Hotel magnate Julius Manger purchased the property in 1932 and renamed it the Manger Hay–Adams Hotel. He converted it to a transient hotel, remodeling the guest rooms and adding central air-conditioning. Manger owned 18 hotels in New York City, the Hotel Plaza in Chicago, and the Hotel Manger at North Station in Boston. During the Depression he sought to increase his holdings in Washington, D.C., which he felt was a safe investment. He also purchased the Annapolis and Hamilton hotels in Washington. Manger resided at the Hay-Adams until his death in March 1937. At the time of his death, Manger was the largest independent hotel operator in the United States.
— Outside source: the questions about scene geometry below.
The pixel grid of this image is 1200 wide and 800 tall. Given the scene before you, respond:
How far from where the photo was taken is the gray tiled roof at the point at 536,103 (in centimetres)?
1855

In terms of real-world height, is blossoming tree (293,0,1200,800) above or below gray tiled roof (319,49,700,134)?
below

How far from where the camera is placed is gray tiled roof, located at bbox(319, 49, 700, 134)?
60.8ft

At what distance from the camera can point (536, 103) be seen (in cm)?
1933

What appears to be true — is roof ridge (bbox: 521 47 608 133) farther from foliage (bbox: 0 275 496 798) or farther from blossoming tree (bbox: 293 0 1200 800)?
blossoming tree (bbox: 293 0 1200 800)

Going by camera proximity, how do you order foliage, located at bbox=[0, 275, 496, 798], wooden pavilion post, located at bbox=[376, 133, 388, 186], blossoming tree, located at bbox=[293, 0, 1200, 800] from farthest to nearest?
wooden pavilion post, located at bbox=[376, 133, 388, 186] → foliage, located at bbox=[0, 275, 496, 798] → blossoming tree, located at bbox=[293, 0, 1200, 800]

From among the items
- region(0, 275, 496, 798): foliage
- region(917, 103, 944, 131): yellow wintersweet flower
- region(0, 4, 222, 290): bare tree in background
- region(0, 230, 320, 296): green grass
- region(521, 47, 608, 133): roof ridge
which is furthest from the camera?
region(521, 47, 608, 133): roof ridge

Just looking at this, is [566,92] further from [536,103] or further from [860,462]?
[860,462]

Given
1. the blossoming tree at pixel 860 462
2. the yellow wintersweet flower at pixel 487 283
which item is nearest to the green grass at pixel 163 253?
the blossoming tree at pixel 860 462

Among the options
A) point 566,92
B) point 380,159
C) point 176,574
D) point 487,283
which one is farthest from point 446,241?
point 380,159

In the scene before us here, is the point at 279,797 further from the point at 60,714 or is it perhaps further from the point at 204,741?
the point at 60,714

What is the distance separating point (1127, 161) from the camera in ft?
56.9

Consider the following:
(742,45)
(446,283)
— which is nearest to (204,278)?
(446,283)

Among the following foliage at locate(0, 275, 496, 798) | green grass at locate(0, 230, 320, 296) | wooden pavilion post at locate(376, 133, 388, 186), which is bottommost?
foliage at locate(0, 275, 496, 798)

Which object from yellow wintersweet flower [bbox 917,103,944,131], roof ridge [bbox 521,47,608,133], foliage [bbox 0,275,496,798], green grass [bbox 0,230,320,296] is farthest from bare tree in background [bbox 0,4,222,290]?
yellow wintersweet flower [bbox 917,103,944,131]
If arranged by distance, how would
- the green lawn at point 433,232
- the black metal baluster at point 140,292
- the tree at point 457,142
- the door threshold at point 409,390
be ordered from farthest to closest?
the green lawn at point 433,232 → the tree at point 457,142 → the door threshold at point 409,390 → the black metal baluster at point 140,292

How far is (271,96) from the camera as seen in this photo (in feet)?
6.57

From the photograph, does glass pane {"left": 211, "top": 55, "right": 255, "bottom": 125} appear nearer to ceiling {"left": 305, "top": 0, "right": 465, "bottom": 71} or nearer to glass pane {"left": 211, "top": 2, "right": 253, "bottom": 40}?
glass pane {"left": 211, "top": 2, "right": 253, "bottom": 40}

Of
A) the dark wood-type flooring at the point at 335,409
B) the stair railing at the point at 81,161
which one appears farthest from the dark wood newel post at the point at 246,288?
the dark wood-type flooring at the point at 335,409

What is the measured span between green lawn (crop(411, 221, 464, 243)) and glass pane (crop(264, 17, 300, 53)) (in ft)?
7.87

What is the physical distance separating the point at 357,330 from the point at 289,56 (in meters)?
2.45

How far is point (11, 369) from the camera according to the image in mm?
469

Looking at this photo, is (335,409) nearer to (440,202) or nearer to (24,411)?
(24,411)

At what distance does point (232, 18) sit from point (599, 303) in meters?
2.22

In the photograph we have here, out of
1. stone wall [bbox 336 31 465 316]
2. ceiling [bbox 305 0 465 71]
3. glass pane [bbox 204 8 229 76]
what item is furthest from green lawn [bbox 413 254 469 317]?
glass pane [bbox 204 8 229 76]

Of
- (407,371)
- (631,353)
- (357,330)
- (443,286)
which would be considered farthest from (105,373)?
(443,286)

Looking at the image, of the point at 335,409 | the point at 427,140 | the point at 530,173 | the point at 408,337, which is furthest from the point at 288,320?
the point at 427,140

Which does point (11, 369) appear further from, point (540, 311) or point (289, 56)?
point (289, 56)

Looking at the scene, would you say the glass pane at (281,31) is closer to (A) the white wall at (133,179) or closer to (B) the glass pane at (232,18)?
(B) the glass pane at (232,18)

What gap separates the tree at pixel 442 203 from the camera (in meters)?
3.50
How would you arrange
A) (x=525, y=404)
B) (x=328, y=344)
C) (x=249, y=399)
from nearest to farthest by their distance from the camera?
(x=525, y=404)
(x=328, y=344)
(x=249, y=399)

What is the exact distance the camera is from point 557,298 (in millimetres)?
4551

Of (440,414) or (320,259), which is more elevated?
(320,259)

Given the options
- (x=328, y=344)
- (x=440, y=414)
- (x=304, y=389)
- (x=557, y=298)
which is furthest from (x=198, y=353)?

The Manger family sold the hotel to Washington developer Sheldon Magazine in 1973, and it was renamed The Hay–Adams. Magazine sold the hotel to businessman Jeffrey I. Friedman and French hotelier Georges F. Mosse in 1979 for approximately $15 million. Friedman and Mosse sold the hotel to Los Angeles businessman David H. Murdock in 1983 for $30 million. Murdock sold the hotel to the Iue Family, founders of Sanyo, in 1989 for $54 million. The Iue family sold the hotel to the B. F. Saul Company, a Washington real estate company, in 2006, for $100 million.

==Notable guests==
President-elect Barack Obama and his family stayed in the Hay–Adams for two weeks before his inauguration because the Blair House was occupied.

==In popular culture==
Frank Underwood, the main protagonist in the House of Cards television series, stayed in this hotel after resigning the Office of President of the United States until his death in 2017.

== Haunting ==
The Hay–Adams is said to be haunted by Henry Adams's beloved wife, "Clover" (Marian Hooper Adams), who committed suicide on this site in 1885, before the hotel was built. Her spirit is said to be walking the floors, trailed by the scent of almond. Potassium cyanide, the home darkroom chemical she ingested, smells like almonds.

==Rating==
The AAA gave the hotel four diamonds out of five in 1984. The hotel has maintained that rating every year, and received four diamonds again for 2016. Forbes Travel Guide (formerly known as Mobil Guide) awarded the hotel four out of five stars as well in 2016.

The Hay–Adams' slogan is "Where nothing is overlooked but the White House."